In practical 2 of GEOG71922 we will cover a range of spatial techniques in R that are central to working with spatial data in ecology. Today you will learn how to: 1) convert tabulated data to spatial point distributions, 2) crop data quickly and neatly to a desired study extent, 3) reclassify a raster for more focussed analysis, 4) provide background (or pseudo-absence) points to your study area, 5) assign and transform spatial projections, 6) use for loops and 7) create your own functions in R.
The main aim of the practical will be to evaluate the characteristic scale which descibes how the occurrence of Sciurus vulgaris (Eurasian Red Squirrel) responds to land cover. We will use occurrence data downloaded from the National Biodiversity Network Atlas [https://nbnatlas.org/] to model the distribution of Sciurus vulgaris (point data uploaded since 2015) and use the UK Land Cover Map (2015) to characterize associated habitat types. We will evaluate this relationship through a general linear model approach at a number of scales using a series of buffers around occurrence data points.
1. Read in and map the data
Copy the data from the “Sciurus” folder in the GEOG71922 area on the shared drive to a folder for week two in your own GEOG71922 area. Open R Studio and create a new script for today’s practical (Prac2.R). Remember how to set the working directory?:
setwd("P:/GEOG71922/Week2")
#Code to tell R to only use the terra installation of PROJ (library for performing projections)
plib<-Sys.getenv("PROJ_LIB")
prj<-system.file("proj",package="terra")[1]
Sys.setenv("PROJ_LIB"=prj)
Install the packages for today’s work:
#Install packages
install.packages(c("terra","sf","mapview"))
Load the libraries that we will need from the start of today’s practical (Note you may recieve some information or warnings in the R console similar to the ones below as produced on my machine, you can ignore these- they just provide information about versions and compatibility):
library(terra)
## terra 1.7.72
library(sf)
## Linking to GEOS 3.11.2, GDAL 3.7.2, PROJ 9.3.0; sf_use_s2() is TRUE
Now read in the spreadsheet containing the coordinates for occurrence locations and some other miscellaneous data columns.
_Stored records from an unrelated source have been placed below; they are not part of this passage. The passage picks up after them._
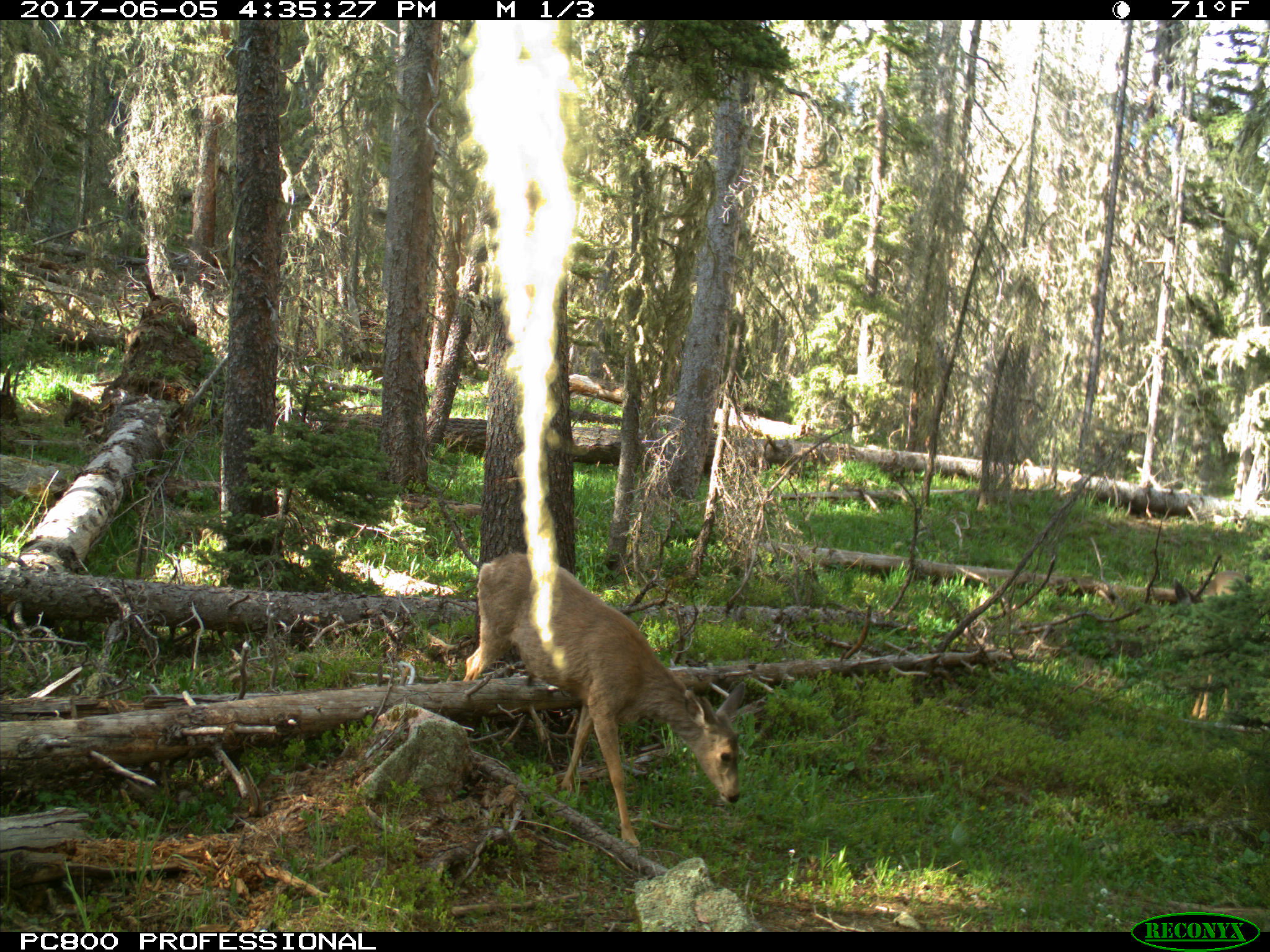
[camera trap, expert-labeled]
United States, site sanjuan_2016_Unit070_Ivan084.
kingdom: Animalia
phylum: Chordata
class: Mammalia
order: Artiodactyla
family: Cervidae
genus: Odocoileus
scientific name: Odocoileus hemionus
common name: mule deer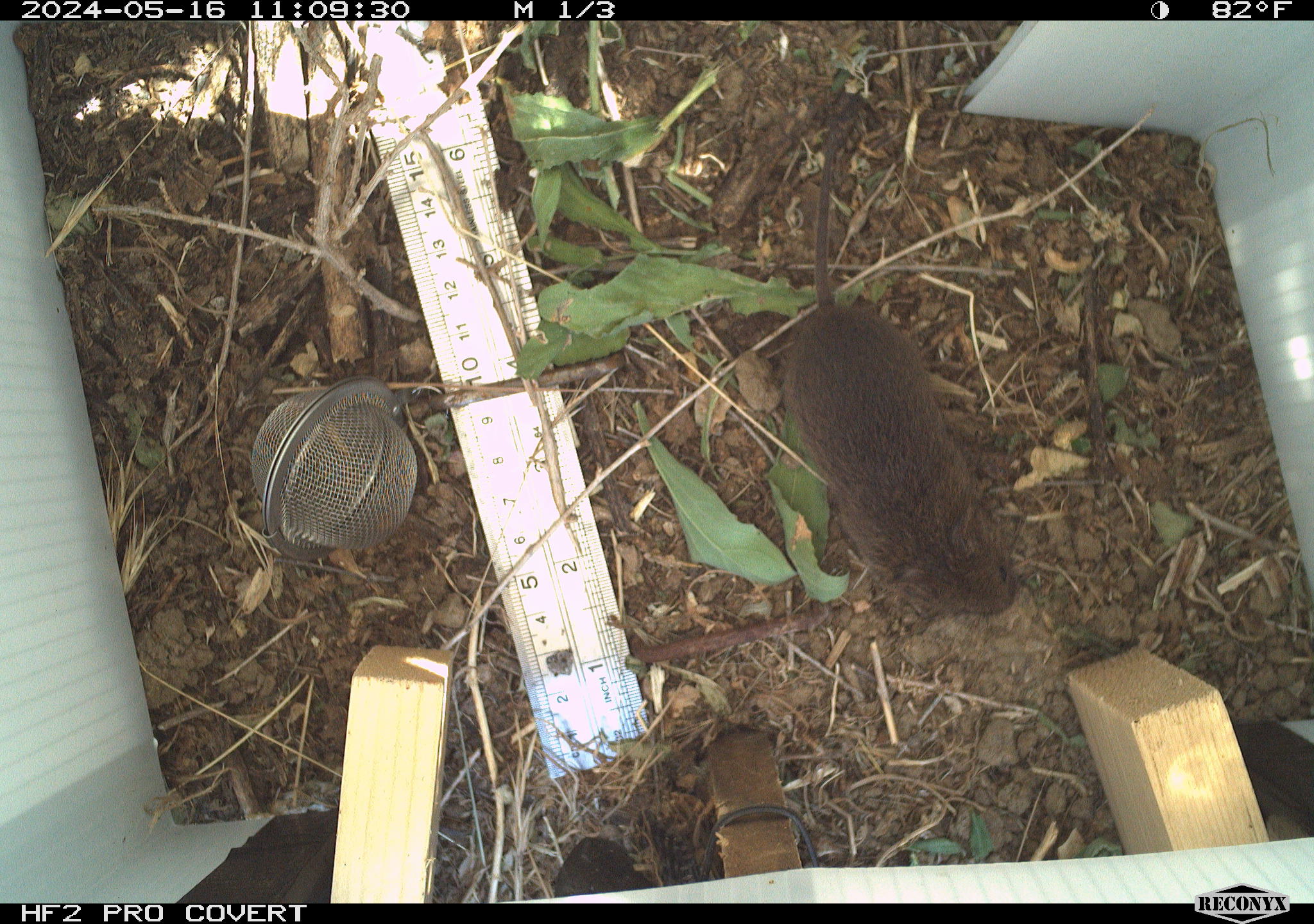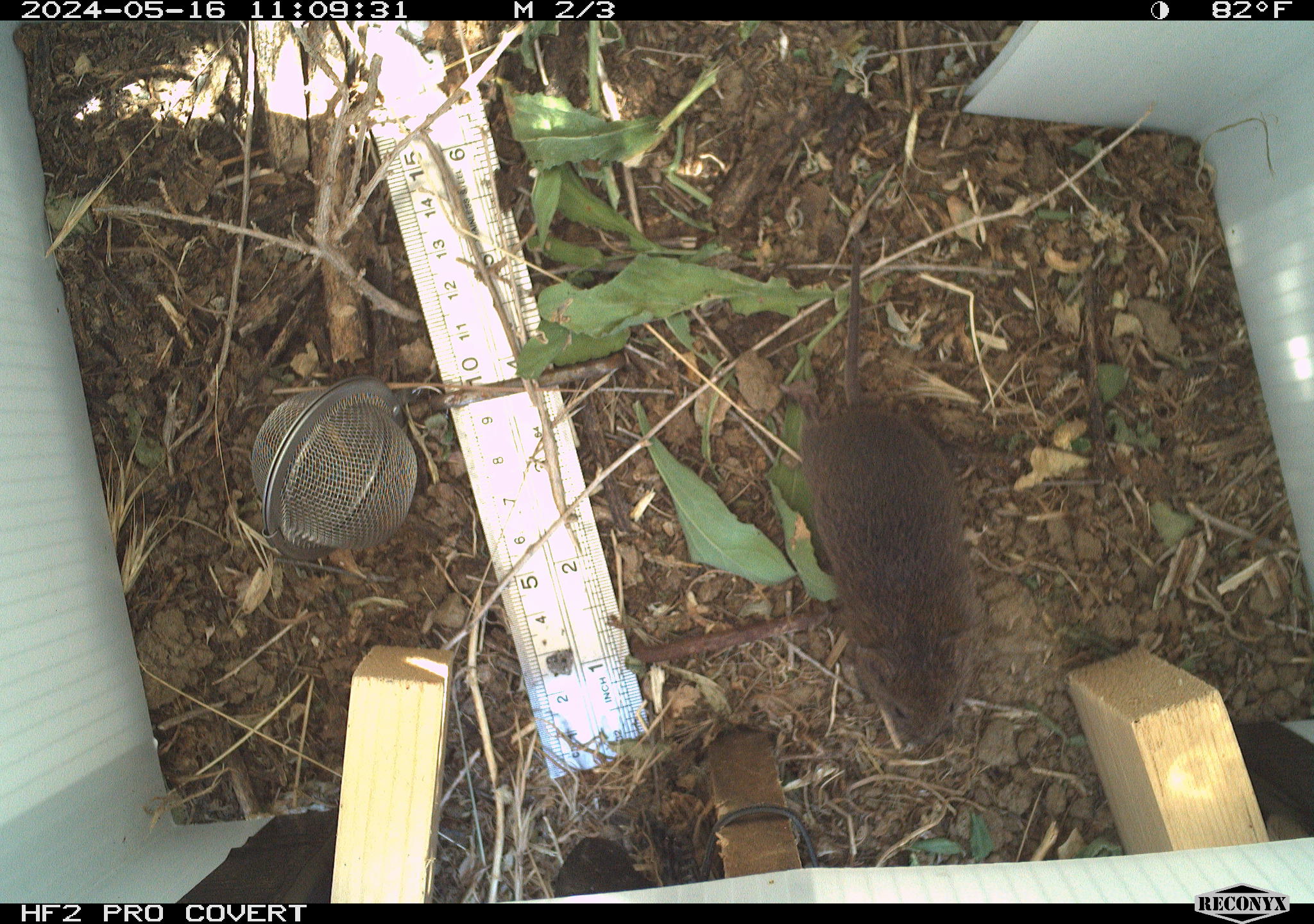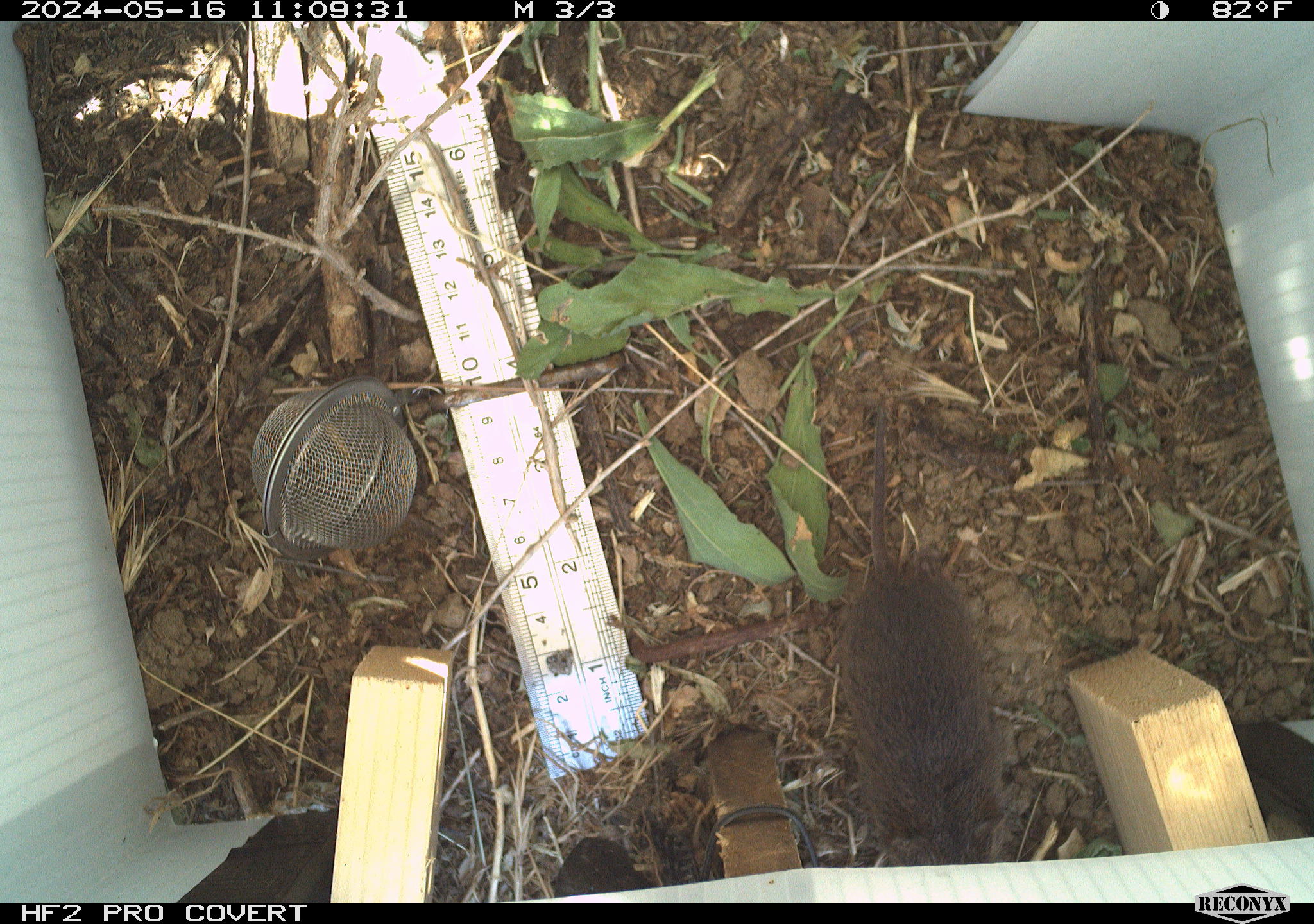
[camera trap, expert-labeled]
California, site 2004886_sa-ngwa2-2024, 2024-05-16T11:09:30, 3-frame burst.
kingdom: Animalia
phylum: Chordata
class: Mammalia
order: Rodentia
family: Cricetidae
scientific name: Arvicolinae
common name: voles, lemmings, and muskrats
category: arvicolinae subfamily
Arvicolinae subfamily (voles, lemmings, and muskrats) (Arvicolinae).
Notice that when you read in a .csv file the object automatically takes the class of data.frame.
sciurus<- read.csv("Sciurus.csv")
head(sciurus) # view the first six rows of the data
## NBN.Atlas.record.ID Scientific.name Name.qualifier
## 1 fd44c89f-dc54-4bc8-b242-b25f34714c67 Sciurus vulgaris NA
## 2 fbcf21ec-d168-4b2b-9644-d798e0d296b8 Sciurus vulgaris NA
## 3 fbc7523e-c291-497f-8c1f-821e7a715e7a Sciurus vulgaris NA
## 4 f9dad20d-9ea8-4b58-aafd-cdeee990d703 Sciurus vulgaris NA
## 5 f55a1c93-8b8d-4f9d-88be-b81561231bc9 Sciurus vulgaris NA
## 6 e2d32bf2-d58d-4cfc-ae48-ac5668d7842f Sciurus vulgaris NA
## Common.name Species.ID..TVK. Taxon.Rank Occurrence.status
## 1 Eurasian Red Squirrel NBNSYS0000005108 species present
## 2 Eurasian Red Squirrel NBNSYS0000005108 species present
## 3 Eurasian Red Squirrel NBNSYS0000005108 species present
## 4 Eurasian Red Squirrel NBNSYS0000005108 species present
## 5 Eurasian Red Squirrel NBNSYS0000005108 species present
## 6 Eurasian Red Squirrel NBNSYS0000005108 species present
## Start.date.year Locality OSGR Latitude Longitude Coordinate.uncertainty_m
## 1 2015 NO64G 56.57747 -2.60386 2000
## 2 2015 SD31R 53.60975 -2.95368 2000
## 3 2015 NS99Z 56.17291 -3.62832 2000
## 4 2015 SD31W 53.60999 -2.92346 2000
## 5 2015 SD31V 53.59201 -2.92306 2000
## 6 2015 SD30N 53.55558 -2.98265 2000
## Identification.verification.status Vitality
## 1 Unconfirmed
## 2 Accepted - considered correct
## 3 Unconfirmed
## 4 Accepted - considered correct
## 5 Accepted - considered correct
## 6 Accepted - considered correct
#check the class of the loaded .csv file.
class(sciurus)
## [1] "data.frame"
We will do a small amount of data cleaning next, to ensure there are no NA values in our coordinate data (this would cause later analytical steps to crash). Here we use the subset() function and !is.na() to select all rows with complete values for latitude (‘!’ means “is not” in the R language). In addition let’s remove all records with coordinate uncertainty greater than 100 m.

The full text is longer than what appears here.